*AIM OF THE EXERCISE:* Extend the passage below about why the OWS protesters avoid a clear list of demands and a visible leader, picking up after its final sentence.

*EXCERPT PROVIDED:*
========================

Apply that idea to OWS.

The protestors are smart not to embrace an ideology, present a clear list of demands, or elect a visible leader. The obvious reason for this is that the movement wants to remain inclusive to anyone and everyone who is dissatisfied with the current social, political, and economic climate (and there are people throughout the political spectrum who feel that way).

But the true genius behind that decision relates to longevity. If the protestors did have clear demands and elect a visible leader, they could be immediately dismissed.

Let's say that they elected a college student as their leader and made their key issue the out-of-control college debt in the United States. Within 24 hours, Bill O'Reilly would be yelling at him/her on Fox News and dismissing everything he/she had to say. Politicians would come out for or against the leader's position, they'd argue for a bit, and they'd choose to do something or nothing (probably nothing) about it. OWS would become a footnote.

========================

*RECORD LIST:*
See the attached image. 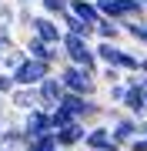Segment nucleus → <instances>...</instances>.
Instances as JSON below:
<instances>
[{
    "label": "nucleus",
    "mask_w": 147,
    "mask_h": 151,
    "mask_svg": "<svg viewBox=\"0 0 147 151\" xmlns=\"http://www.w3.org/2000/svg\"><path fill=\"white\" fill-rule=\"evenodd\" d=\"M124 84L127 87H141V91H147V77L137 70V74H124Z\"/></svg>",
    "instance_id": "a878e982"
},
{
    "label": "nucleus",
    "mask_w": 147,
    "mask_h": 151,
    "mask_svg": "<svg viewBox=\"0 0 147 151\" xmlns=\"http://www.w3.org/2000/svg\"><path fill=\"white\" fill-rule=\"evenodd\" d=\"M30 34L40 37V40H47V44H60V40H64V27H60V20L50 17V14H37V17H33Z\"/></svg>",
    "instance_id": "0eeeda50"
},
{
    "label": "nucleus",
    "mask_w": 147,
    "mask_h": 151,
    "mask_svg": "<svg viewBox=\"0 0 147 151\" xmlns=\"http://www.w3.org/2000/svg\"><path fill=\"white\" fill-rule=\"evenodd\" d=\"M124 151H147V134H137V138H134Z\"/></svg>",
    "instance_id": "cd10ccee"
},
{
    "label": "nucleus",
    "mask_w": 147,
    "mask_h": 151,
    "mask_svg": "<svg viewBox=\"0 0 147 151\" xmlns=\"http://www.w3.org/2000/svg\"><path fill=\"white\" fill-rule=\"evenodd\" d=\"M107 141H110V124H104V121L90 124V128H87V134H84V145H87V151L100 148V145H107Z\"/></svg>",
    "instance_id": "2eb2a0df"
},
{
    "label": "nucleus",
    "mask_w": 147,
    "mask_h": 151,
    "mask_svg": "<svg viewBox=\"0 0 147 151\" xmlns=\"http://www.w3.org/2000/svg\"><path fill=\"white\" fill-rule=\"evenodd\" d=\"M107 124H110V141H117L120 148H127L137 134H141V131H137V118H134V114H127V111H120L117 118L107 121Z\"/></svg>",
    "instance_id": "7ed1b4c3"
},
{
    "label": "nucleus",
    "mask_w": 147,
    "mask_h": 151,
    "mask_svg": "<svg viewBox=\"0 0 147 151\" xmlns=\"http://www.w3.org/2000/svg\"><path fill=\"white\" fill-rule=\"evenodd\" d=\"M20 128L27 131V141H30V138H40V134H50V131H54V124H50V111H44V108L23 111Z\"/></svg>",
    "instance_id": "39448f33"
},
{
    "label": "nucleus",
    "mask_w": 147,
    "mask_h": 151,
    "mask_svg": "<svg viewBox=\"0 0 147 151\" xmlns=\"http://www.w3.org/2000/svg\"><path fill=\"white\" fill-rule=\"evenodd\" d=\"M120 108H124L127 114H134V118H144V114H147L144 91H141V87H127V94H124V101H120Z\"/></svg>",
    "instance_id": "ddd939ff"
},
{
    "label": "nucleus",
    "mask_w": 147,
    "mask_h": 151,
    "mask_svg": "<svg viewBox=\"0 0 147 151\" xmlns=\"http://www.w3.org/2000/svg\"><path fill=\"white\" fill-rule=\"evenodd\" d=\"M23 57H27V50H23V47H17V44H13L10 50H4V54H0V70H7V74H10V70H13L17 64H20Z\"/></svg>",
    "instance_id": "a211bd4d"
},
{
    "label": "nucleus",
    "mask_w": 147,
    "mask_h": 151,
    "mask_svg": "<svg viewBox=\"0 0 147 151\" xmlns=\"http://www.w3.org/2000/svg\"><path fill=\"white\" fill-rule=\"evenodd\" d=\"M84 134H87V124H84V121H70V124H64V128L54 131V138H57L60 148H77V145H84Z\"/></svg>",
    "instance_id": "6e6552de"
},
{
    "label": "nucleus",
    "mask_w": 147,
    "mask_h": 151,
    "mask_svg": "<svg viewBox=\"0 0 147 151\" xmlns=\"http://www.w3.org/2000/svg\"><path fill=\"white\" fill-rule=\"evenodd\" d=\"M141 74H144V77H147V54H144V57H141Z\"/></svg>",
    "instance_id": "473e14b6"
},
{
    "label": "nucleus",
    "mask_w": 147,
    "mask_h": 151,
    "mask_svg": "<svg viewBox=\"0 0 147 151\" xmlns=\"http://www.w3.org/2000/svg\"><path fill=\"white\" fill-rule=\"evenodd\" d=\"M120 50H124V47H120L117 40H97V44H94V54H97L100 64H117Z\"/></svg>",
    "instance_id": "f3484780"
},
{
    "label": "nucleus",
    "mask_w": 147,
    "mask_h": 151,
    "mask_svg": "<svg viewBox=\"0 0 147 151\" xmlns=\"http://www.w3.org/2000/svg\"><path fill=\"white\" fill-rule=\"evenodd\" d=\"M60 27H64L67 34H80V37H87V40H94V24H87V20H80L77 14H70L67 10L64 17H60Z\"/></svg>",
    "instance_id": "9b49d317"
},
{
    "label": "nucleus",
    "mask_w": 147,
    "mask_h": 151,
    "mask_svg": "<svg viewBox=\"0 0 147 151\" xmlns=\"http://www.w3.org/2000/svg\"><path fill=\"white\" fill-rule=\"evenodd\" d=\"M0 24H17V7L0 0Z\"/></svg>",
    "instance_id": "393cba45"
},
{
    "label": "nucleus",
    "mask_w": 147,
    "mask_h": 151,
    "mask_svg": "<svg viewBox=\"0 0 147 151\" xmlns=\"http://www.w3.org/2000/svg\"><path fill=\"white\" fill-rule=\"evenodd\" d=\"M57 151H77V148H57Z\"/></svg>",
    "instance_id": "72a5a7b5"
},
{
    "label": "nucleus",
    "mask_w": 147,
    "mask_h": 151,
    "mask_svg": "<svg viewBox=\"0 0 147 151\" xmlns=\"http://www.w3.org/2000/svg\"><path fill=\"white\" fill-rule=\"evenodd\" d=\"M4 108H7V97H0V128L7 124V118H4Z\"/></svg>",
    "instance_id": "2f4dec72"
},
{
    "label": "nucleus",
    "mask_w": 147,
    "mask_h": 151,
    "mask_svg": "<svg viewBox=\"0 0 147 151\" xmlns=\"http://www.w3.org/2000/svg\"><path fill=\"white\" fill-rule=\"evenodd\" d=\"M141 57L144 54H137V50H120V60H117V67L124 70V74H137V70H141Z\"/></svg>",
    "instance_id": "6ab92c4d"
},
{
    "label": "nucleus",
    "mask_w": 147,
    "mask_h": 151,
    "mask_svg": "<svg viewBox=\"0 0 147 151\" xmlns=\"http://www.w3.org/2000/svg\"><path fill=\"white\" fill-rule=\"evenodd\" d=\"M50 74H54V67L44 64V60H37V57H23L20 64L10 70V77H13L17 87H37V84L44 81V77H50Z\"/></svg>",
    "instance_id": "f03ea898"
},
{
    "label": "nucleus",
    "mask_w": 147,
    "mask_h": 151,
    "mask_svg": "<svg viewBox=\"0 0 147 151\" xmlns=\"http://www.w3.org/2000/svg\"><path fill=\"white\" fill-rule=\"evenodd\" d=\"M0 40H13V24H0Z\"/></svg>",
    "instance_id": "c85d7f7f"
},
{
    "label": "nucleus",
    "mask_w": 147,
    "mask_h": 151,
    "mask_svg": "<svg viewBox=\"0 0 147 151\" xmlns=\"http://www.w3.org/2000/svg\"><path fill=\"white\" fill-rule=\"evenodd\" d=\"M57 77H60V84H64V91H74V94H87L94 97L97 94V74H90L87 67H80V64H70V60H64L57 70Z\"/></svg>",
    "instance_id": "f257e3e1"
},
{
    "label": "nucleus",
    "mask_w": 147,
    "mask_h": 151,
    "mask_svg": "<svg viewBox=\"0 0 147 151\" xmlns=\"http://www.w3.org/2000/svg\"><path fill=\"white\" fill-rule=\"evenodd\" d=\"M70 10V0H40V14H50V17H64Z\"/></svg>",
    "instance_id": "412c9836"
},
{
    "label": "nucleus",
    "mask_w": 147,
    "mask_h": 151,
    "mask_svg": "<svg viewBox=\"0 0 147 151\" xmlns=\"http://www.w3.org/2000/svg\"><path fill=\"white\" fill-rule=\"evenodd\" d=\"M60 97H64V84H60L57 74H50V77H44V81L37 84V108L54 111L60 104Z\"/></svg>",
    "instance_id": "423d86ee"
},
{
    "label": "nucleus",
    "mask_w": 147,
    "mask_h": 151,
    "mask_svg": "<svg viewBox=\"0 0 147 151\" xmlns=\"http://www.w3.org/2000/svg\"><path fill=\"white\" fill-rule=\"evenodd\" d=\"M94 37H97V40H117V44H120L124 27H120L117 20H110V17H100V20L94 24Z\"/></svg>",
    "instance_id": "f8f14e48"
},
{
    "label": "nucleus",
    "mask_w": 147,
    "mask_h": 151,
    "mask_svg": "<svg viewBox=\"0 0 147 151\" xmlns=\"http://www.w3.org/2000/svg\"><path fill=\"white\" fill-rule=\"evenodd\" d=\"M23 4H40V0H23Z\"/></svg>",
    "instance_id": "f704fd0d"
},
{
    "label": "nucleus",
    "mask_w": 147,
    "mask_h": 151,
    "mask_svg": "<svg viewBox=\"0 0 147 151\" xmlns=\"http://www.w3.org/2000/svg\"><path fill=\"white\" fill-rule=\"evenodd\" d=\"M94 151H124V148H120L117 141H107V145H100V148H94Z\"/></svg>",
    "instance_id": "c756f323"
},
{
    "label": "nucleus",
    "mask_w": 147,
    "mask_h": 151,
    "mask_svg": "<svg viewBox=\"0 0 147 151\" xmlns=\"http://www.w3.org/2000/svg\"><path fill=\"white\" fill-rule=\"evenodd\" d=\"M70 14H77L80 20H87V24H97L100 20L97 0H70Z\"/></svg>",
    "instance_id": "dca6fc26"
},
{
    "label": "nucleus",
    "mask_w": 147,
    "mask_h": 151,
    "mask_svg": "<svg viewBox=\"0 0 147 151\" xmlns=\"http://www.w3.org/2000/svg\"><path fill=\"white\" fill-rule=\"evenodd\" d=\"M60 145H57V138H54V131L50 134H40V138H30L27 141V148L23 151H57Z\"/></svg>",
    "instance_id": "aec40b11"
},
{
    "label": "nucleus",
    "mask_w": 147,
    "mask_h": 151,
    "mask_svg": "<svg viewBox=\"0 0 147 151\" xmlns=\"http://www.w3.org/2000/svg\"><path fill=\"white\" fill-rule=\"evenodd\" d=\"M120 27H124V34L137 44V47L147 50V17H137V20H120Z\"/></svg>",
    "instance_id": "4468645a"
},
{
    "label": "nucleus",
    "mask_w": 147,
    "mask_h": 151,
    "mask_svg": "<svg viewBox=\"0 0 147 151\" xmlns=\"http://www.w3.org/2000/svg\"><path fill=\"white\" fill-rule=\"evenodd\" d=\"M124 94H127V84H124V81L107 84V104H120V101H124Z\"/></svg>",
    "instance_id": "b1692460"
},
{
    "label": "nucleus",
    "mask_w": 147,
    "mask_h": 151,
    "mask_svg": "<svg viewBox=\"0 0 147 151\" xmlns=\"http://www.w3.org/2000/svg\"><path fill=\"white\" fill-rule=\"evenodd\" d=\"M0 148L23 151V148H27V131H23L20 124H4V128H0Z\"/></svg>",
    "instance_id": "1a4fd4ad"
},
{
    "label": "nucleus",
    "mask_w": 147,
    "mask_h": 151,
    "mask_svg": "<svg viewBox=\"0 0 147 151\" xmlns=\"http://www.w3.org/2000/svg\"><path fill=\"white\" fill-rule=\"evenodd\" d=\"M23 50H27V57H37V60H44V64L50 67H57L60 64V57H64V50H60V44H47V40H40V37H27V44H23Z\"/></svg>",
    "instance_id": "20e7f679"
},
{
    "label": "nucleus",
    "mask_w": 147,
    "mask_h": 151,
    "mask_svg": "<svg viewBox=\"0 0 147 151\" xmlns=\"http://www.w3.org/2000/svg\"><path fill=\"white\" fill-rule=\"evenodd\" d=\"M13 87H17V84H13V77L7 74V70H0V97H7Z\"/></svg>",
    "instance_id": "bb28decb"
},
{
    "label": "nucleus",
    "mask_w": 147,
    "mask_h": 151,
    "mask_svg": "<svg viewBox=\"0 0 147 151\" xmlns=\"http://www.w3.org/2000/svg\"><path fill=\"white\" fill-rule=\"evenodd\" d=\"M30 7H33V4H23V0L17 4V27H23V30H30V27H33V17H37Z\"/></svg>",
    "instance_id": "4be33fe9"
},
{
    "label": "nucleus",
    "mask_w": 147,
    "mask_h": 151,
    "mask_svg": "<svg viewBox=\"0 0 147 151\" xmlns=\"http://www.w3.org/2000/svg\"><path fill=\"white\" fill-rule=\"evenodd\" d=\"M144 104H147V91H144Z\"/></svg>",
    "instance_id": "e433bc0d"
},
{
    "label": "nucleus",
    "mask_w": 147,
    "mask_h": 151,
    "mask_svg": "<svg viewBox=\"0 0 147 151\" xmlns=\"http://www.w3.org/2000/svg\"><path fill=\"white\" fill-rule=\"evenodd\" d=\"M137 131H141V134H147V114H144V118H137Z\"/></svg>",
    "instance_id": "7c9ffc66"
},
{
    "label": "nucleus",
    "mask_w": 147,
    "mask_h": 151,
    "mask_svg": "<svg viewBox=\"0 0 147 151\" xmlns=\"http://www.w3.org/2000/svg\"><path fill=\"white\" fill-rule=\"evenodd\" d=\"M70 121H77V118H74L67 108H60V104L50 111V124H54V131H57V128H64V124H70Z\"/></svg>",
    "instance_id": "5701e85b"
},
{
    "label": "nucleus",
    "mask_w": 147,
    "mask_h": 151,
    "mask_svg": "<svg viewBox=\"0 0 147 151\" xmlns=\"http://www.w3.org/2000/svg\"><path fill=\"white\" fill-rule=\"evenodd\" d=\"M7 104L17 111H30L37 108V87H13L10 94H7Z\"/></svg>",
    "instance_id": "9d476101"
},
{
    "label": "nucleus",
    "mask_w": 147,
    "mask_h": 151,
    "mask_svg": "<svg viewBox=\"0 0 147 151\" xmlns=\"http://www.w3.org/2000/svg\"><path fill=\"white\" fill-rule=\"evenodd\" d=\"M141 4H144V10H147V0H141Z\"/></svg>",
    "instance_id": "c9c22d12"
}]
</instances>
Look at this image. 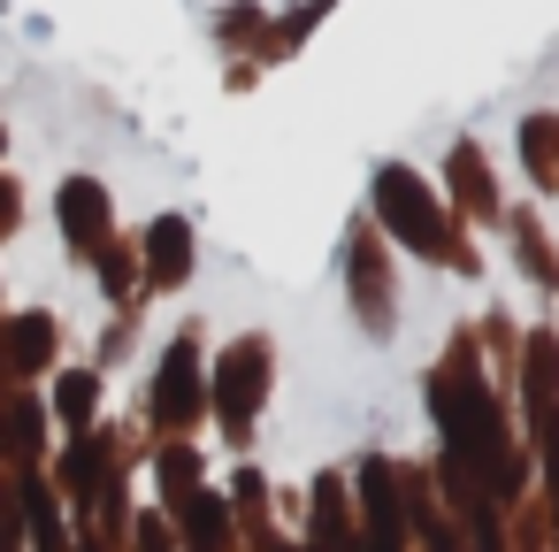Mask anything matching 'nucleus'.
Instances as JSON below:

========================

*RIGHT ANSWER:*
Without demands, political affiliations, or a leader, the pundits on Fox News are only left to nervously laugh, wondering, "Who ARE they, and what could they possibly want?" And maybe – just maybe – it's high time for the pundits to stop knowing and start wondering.

The Occupy Buffalo movement, just by existing, shows that there are also many people in Western New York who identify with the people in Zuccotti Park. That is an accomplishment in itself, and it is probably much more important than whether the Buffalo occupiers directly do anything else, as long as they stay in Niagara Square.

Remember that this is a global movement; the mere presence of occupiers in different cities indicates to the politicians and media that the people are united in the feeling that nobody is listening to them.

In journalism, we are told to "show" rather than "tell." The occupiers would make good journalists. They aren't "telling" what their demands are, and they do not pretend to have figured out the panacea to all the world's problems. They are simply "showing" a bunch of people who are pissed off. And it's bewildering the politicians and the media.

This new "medium" – a bunch of pissed-off people who won't go away – is the message, and that will effect more change than any traditional "message," such as a list of demands.